Outra constatação engraçada: os psicanalistas de diversas obediências, eles que não concordam em nada, concordam, entretanto, em relação a uma duração incompressível da análise e poderiam subscrever, quanto ao essencial, a frase de Lacan "é preciso tempo". Forçoso lhes é, com efeito, constatar que todas as tentativas para economizar tempo - e os houve na história da psicanálise - fracassaram (1).
Quanto à duração da sessão, em contrapartida, desde que Lacan tocou nesse tabu, a luta permanece acirrada. Já não seria o sinal de que o analista não se considera verdadeiramente como responsável pela duração da análise, enquanto, no que diz respeito ao tempo da sessão, ele sabe que aí entra em jogo uma opção, e que ela deve ser justificada...

## PERGUNTAS SOBRE O TEXTO
1 > De acordo com o texto sobre a duração da análise, por que psicanalistas de orientações diferentes concordam que a análise tem uma duração incompressível? Responda em uma a três frases.
2 > Prossiga o texto sobre a duração da análise e da sessão a partir da última frase apresentada.
As entradas não são necessárias para trabalhar com o texto.

## SEÇÃO DE DADOS
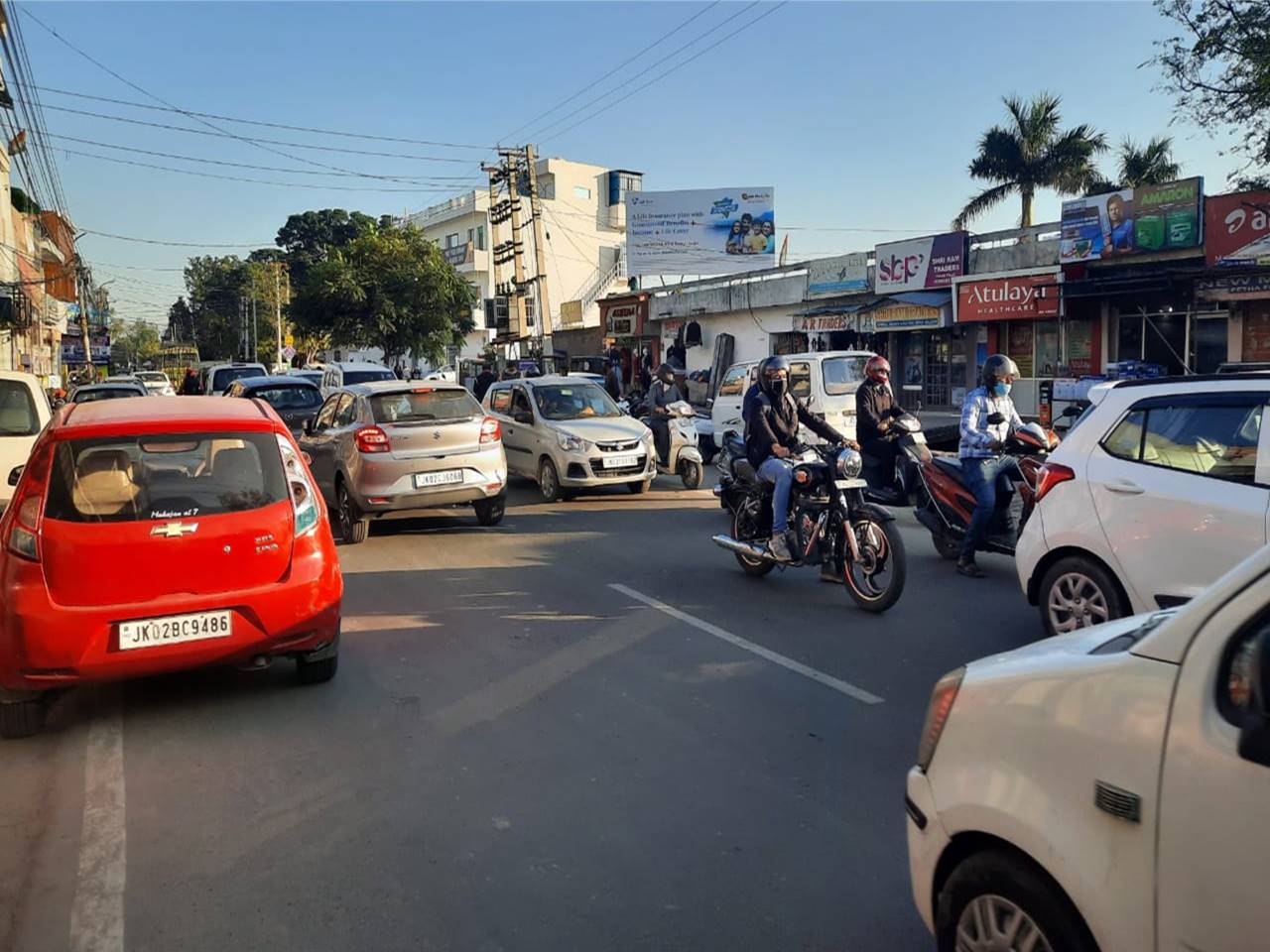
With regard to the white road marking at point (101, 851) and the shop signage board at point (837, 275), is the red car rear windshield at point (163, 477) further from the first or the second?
the shop signage board at point (837, 275)

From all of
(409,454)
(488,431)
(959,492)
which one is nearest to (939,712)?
(959,492)

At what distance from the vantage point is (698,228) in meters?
37.6

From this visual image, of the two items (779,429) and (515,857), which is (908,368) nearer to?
(779,429)

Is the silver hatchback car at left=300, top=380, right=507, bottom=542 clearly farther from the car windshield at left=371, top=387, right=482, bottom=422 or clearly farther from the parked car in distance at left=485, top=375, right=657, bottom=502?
the parked car in distance at left=485, top=375, right=657, bottom=502

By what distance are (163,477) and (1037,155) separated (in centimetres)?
3174

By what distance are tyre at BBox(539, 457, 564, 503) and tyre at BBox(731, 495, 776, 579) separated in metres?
4.98

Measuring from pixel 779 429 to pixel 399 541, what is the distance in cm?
451

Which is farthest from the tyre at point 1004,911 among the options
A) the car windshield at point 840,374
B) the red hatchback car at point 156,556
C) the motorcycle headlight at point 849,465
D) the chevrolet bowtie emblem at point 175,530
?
the car windshield at point 840,374

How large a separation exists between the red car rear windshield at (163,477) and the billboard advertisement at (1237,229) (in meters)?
17.0

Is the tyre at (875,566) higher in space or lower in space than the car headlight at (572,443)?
lower

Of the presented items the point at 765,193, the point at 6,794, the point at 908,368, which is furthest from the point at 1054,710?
the point at 765,193

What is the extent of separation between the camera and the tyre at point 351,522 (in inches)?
416

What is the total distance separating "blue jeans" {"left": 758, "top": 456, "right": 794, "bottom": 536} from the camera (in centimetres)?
774

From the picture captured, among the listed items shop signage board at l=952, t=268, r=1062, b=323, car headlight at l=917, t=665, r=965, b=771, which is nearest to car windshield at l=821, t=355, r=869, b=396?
shop signage board at l=952, t=268, r=1062, b=323
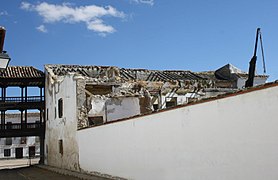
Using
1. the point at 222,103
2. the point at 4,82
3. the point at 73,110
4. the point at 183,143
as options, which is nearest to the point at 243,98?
the point at 222,103

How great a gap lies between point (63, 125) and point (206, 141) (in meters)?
14.2

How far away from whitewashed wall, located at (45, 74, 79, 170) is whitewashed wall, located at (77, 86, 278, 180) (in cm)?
649

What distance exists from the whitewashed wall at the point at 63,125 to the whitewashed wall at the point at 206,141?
6.49 meters

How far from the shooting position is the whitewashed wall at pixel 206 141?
556cm

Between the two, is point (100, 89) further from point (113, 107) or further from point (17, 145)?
point (17, 145)

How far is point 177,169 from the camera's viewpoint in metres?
8.20

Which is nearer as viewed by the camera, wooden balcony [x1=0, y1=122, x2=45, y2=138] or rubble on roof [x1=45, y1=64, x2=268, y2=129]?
rubble on roof [x1=45, y1=64, x2=268, y2=129]

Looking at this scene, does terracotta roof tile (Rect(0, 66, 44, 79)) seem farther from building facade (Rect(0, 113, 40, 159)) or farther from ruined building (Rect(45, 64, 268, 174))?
building facade (Rect(0, 113, 40, 159))

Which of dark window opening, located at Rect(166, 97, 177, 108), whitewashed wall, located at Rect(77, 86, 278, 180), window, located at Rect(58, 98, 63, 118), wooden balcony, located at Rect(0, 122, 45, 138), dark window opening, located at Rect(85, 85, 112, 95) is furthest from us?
wooden balcony, located at Rect(0, 122, 45, 138)

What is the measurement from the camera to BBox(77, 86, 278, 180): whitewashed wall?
5562mm

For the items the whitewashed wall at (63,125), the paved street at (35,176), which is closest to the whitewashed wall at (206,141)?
the paved street at (35,176)

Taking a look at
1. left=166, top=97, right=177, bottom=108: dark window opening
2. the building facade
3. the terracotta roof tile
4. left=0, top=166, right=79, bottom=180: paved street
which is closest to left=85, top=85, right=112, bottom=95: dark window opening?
left=166, top=97, right=177, bottom=108: dark window opening

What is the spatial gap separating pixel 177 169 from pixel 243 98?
281cm

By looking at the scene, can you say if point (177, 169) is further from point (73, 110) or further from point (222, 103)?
point (73, 110)
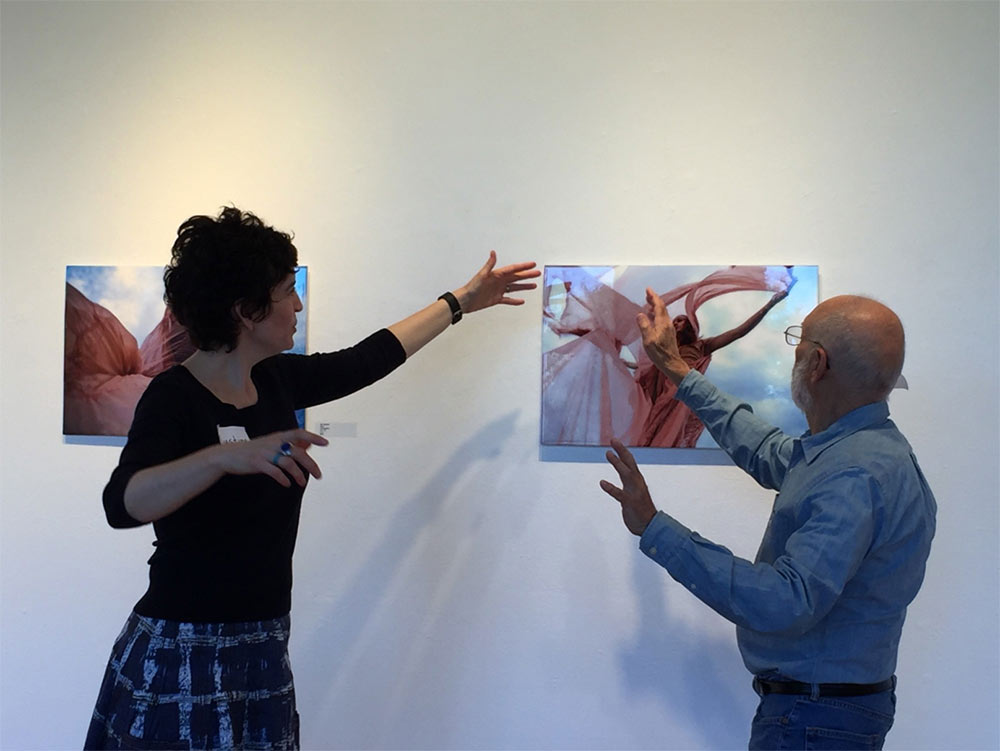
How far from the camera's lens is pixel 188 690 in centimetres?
149

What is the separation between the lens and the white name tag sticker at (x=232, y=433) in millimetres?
1546

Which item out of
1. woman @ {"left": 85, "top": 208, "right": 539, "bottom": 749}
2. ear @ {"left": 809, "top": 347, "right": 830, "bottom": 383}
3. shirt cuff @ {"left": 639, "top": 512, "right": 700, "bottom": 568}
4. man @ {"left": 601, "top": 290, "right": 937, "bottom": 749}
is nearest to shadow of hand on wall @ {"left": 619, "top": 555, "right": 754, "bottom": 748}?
man @ {"left": 601, "top": 290, "right": 937, "bottom": 749}

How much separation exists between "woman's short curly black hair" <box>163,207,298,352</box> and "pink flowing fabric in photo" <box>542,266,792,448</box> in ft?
3.04

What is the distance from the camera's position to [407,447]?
2.32 m

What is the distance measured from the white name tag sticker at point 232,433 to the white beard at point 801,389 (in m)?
1.22

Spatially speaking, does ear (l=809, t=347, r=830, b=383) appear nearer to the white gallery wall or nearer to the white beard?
the white beard

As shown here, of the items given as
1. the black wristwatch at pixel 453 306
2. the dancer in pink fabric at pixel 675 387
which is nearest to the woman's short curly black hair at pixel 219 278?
the black wristwatch at pixel 453 306

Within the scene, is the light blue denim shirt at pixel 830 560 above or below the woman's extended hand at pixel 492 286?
below

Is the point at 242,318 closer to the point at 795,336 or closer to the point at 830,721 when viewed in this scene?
the point at 795,336

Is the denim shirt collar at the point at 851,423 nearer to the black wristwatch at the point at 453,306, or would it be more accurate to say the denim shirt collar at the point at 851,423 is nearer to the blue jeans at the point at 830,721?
the blue jeans at the point at 830,721

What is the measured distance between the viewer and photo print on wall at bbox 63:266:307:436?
2420 mm

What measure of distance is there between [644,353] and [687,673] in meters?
0.96

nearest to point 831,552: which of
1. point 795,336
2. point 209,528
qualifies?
point 795,336

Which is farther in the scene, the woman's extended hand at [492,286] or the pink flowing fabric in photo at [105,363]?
the pink flowing fabric in photo at [105,363]
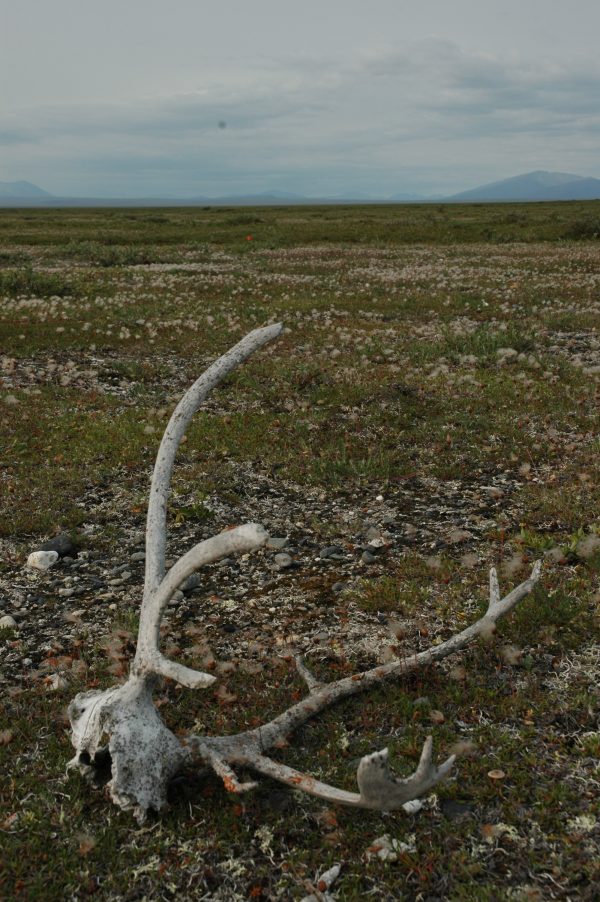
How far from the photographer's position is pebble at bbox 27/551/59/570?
7312 millimetres

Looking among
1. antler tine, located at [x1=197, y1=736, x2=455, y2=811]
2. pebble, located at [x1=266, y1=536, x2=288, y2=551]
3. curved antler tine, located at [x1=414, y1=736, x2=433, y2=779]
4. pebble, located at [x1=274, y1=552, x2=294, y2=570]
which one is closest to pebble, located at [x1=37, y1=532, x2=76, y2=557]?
pebble, located at [x1=266, y1=536, x2=288, y2=551]

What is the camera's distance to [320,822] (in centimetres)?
406

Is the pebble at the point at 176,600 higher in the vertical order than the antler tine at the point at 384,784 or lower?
lower

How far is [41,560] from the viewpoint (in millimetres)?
7324

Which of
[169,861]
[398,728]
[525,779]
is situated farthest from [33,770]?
[525,779]

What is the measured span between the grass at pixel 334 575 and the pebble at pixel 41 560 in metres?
0.25

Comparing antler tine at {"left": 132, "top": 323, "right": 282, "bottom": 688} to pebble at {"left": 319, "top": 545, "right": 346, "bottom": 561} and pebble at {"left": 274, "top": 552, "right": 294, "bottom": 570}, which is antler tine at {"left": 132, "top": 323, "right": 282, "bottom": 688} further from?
pebble at {"left": 319, "top": 545, "right": 346, "bottom": 561}

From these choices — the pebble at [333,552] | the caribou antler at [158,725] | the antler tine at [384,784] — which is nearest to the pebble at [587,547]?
the pebble at [333,552]

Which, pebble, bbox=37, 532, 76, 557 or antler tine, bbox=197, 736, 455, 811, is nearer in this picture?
antler tine, bbox=197, 736, 455, 811

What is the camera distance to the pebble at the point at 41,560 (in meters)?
7.31

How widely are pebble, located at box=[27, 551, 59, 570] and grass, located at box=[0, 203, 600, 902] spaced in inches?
9.9

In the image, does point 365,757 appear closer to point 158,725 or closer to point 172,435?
point 158,725

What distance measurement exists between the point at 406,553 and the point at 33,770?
415 cm

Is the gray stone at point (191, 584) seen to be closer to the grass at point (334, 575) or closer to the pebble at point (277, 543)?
the grass at point (334, 575)
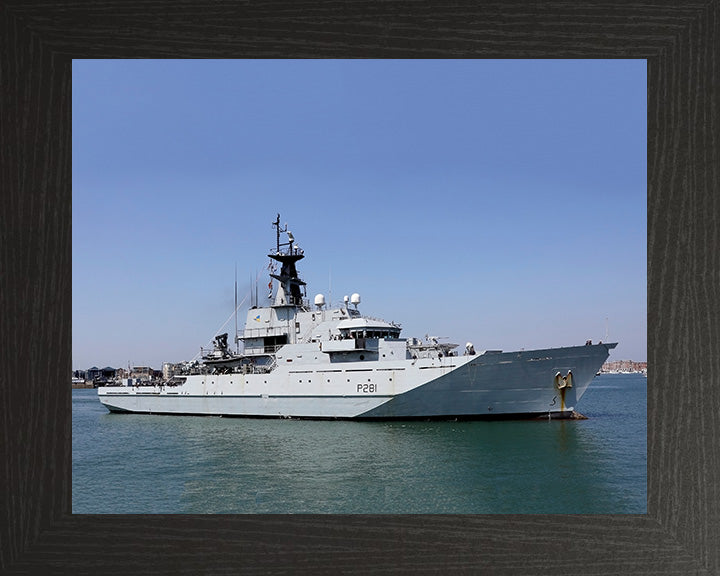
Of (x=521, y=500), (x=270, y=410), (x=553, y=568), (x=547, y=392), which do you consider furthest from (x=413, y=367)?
(x=553, y=568)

## RESPOSTAS ESPERADAS
1 > Eles são obrigados a constatar que fracassaram todas as tentativas de economizar tempo, que já ocorreram na história da psicanálise.

2 >
O inconsciente seria o recurso? Mas primeiro seria necessário responder à pergunta, lancinante, ao longo de todo o ensino de Lacan e sempre retomada até o fim: o inconsciente, o que é isso? Na realidade, em seus debates históricos sobre o tempo, os analistas o usaram como argumento, mas sem que conclusão alguma se impusesse, pois dele pode-se dizer uma coisa e seu contrário: que o inconsciente não conhece o tempo, insistência indestrutível, que ele se manifesta, contudo, em uma pulsação temporal que lhe é própria (o tema é freudiano), que, entretanto, ele quer tempo para se manifestar na sessão (tema pós-freudiano) ou que, ao contrário, trabalhador jamais em greve, ele tem todo o tempo, pois não conhece os muros da sessão (tema lacaniano). É que a concepção que se faz do inconsciente é solidária com a do tempo analítico.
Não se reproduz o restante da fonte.